The Financial Markets Authority has reinforced its warnings to consumers about the risks of trading in crypto assets in the wake of the collapse of global cryptocurrency exchange FTX.
FTX founder Sam Bankman-Fried put the US$32 billion exchange, along with FTX US and his trading firm Alameda Research, into bankruptcy on Friday, with creditors exceeding 100,000.
According to Australian media around 30,000 Australians have been caught up in the collapse. Questions to administrator Korda Mentha about whether any New Zealanders were creditors did not receive a response by deadline.
Paul Quickenden, head of New Zealand for EasyCrypto - a New Zealand-based crypto exchange - which has no links to FTX, said it was likely some New Zealand-based traders would have been affected.
“Given the scale of FTX and its standing, I would think that sadly, some NZ-based traders have been affected. However, due to the pseudo-anonymous way crypto works, I have no real insight into how many people that may be.”
An FMA spokesman said it had not received any complaints about FTX from New Zealand investors and said its message for consumers trading in crypto-assets had been consistent.
In the past the FMA has warned investors that crypto-assets are high risk and highly volatile and the price can go up and down very quickly.
Trading in cryptocurrency is not regulated in New Zealand. New Zealand-based platforms must be registered on the financial service providers register (FSPR) and belong to a dispute resolution scheme.
The regulator has also warned cryptocurrencies, crypto trading platforms and the people that use them are often the targets of hacking, online fraud and scams.

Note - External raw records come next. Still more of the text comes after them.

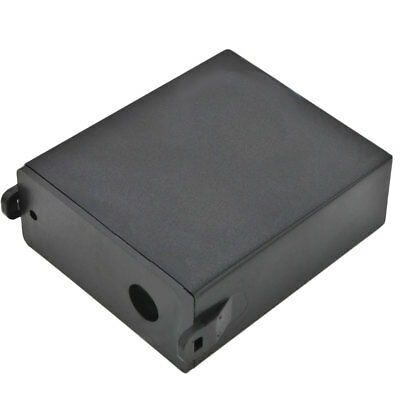 DuraTronic Receiver (RC004)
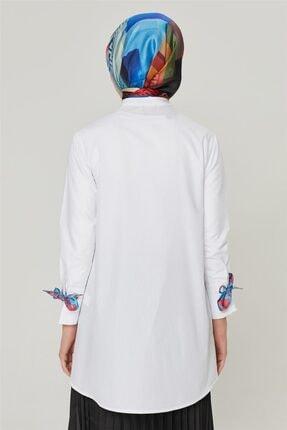 Armine Kadın Ekru Detaylı Trend Bluz 20ya3862 4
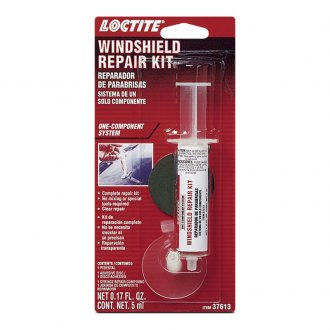 Loctite® - Windshield Repair Kit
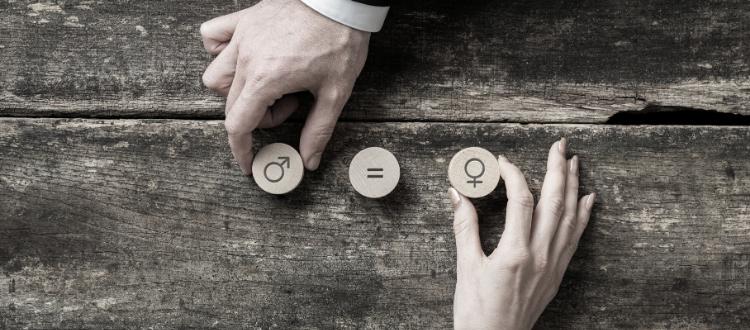 Gender diversity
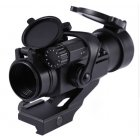 Single-Cylinder Telescope Optics Tactical Reflex Optics Sight Scope Non-Infrared Perspective for Hunting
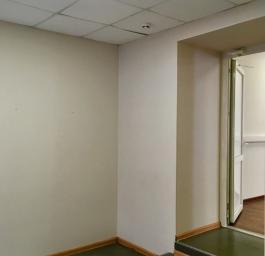 Аренда офиса 75 кв.м, Цветочная ул., дом 25
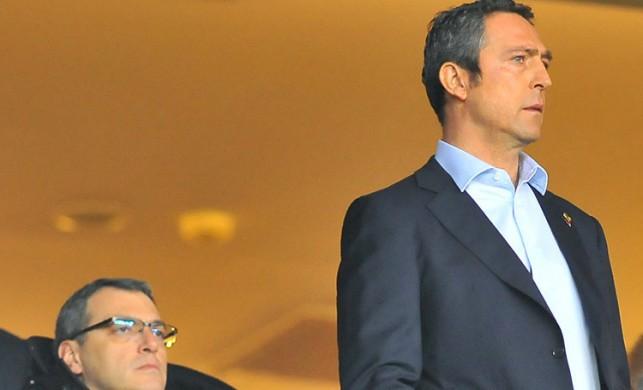 Fenerbahçe'de bir devrin sonu! 8 isimle geliyor...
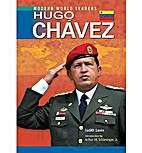 Hugo Chavez Biography by Judith Levin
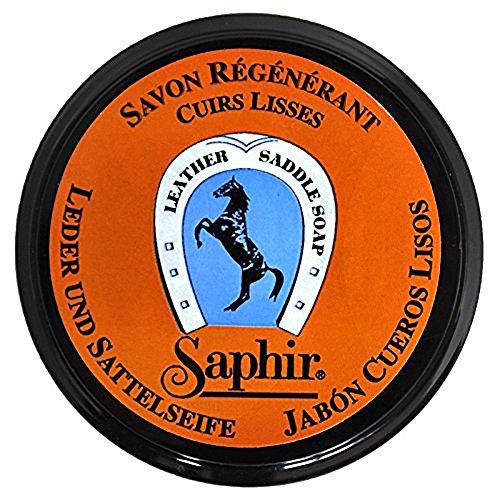 Saphir Sattelseife, 100 ml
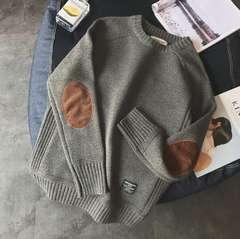 新品★4色メンズ セーター ニット プルオーバーM~5XL/AK563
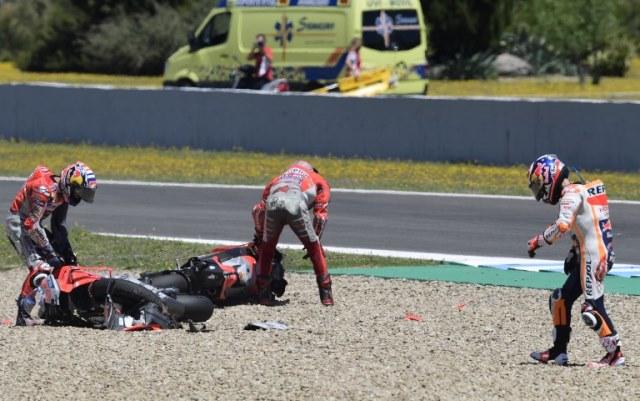 Dani Pedrosa, Jorge Lorenzo, dan Andrea Dovizioso (Foto: AFP)
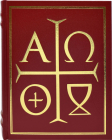 Roman Missal (Deluxe Altar Edition) Cover Image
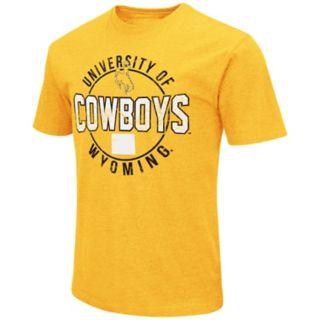 Men's Wyoming Cowboys Game Day Tee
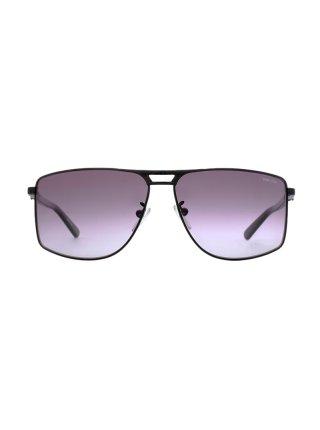 Солнцезащитные очки Police 8848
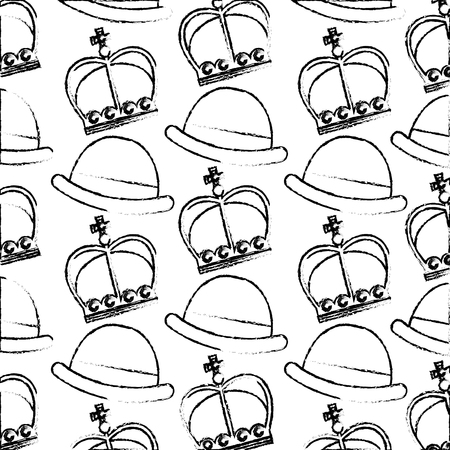 crown of king with gentleman hat pattern vector illustration design Иллюстрация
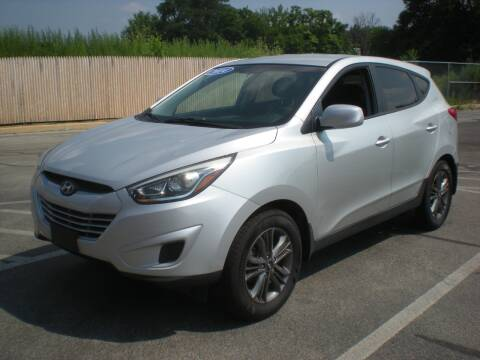 2014 Hyundai Tucson for sale at 611 CAR CONNECTION in Hatboro PA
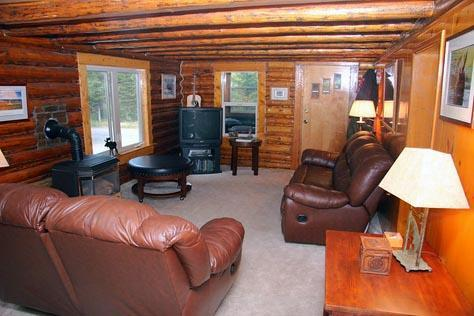 Main Living Room, Direct TV, flatscreen - Vacation Cabin Home New Spring Rates - low as $199 - West Yellowstone - rentals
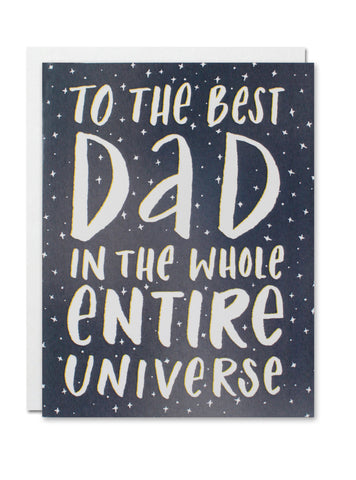 To the Best Dad CARD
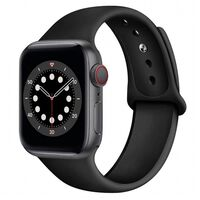Apple Watch 6 (40mm) Sport Armbånd S/m - Sort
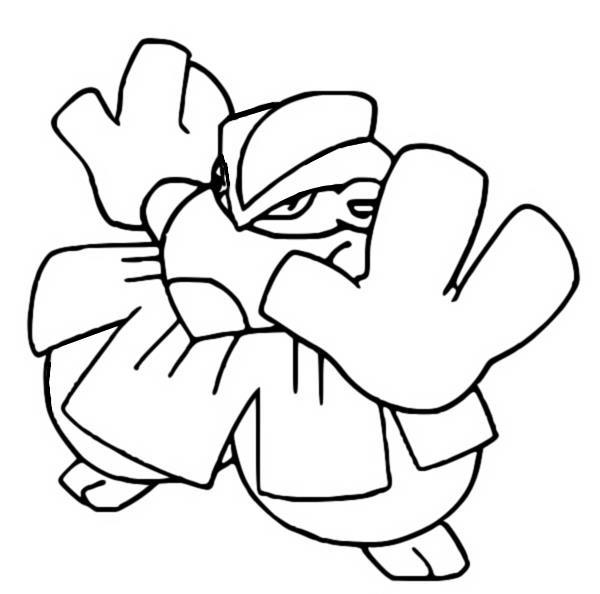 Kleurplaten Pokemon - Hariyama - Kleurplaten Pokemon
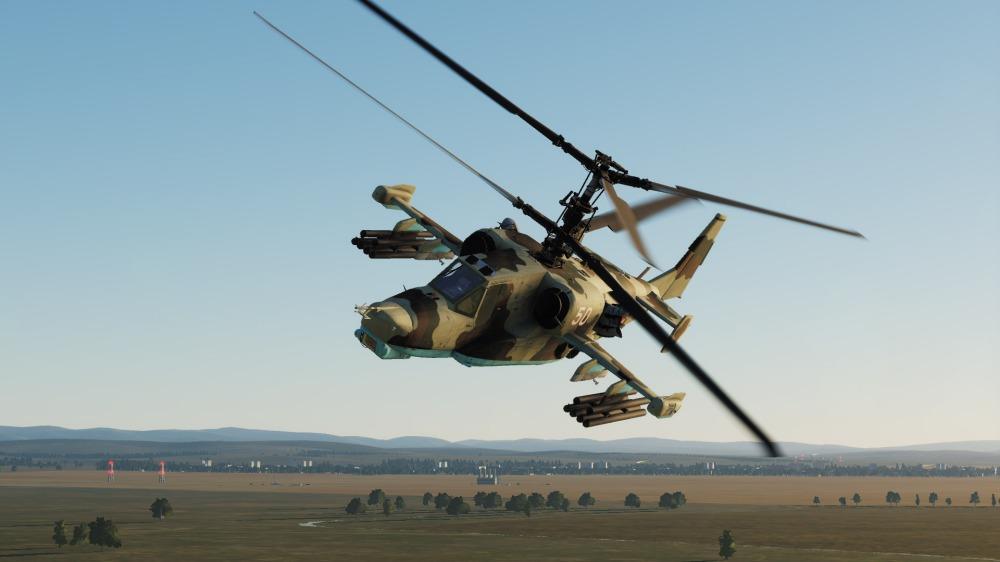 Ka-50-sunsetbank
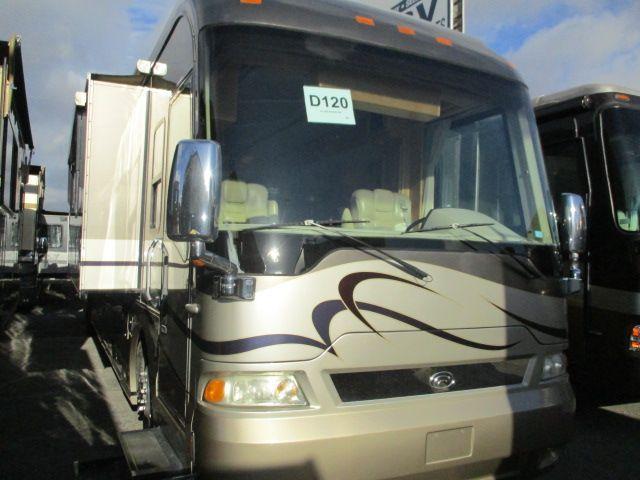 2005 Country Coach Magna 630 REMBRNT 525 QUA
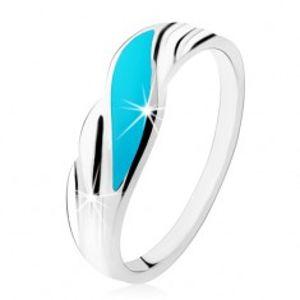 Prsten ze stříbra 925, tyrkysová vlnka, lesklé zvlněné linie po stranách HH4.17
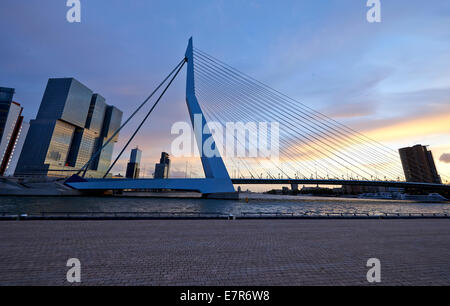 The Erasmus bridge by sunset in Rotterdam - Stock Photo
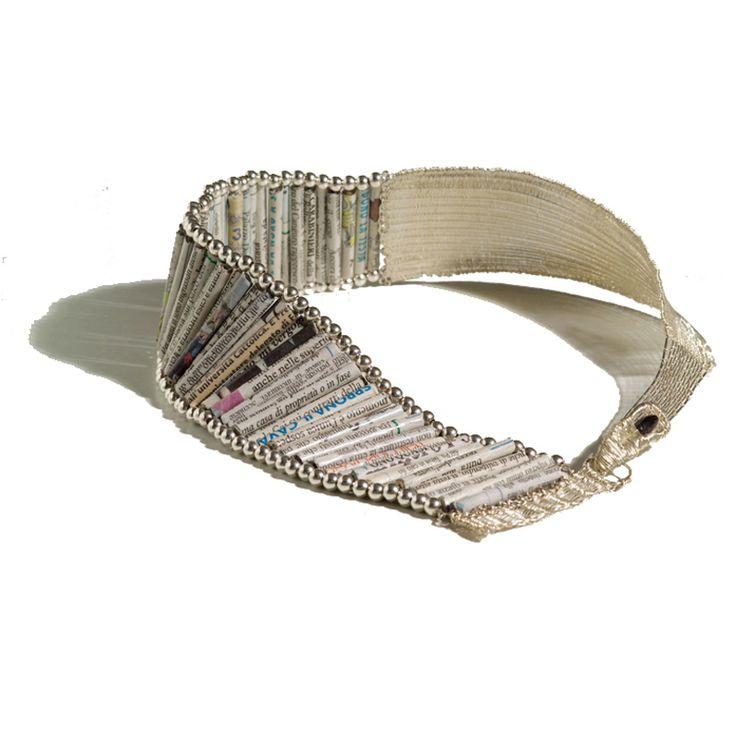 Necklace with Newspaper Rolls - CeeBee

Investing in cryptocurrency has become more popular in recent years in New Zealand and there was a surge in 2021 when a number of coins rose sharply in value.
But over the last year many coins have fallen sharply in value and a number of trading platforms have gone under or been subject to hacking.
Around 10 per cent of New Zealanders are thought to have invested in cryptocurrency but their exposure is likely to be small.
An FMA survey in June 2021 found crypto only made up around 3.2 per cent of investors’ portfolios on average.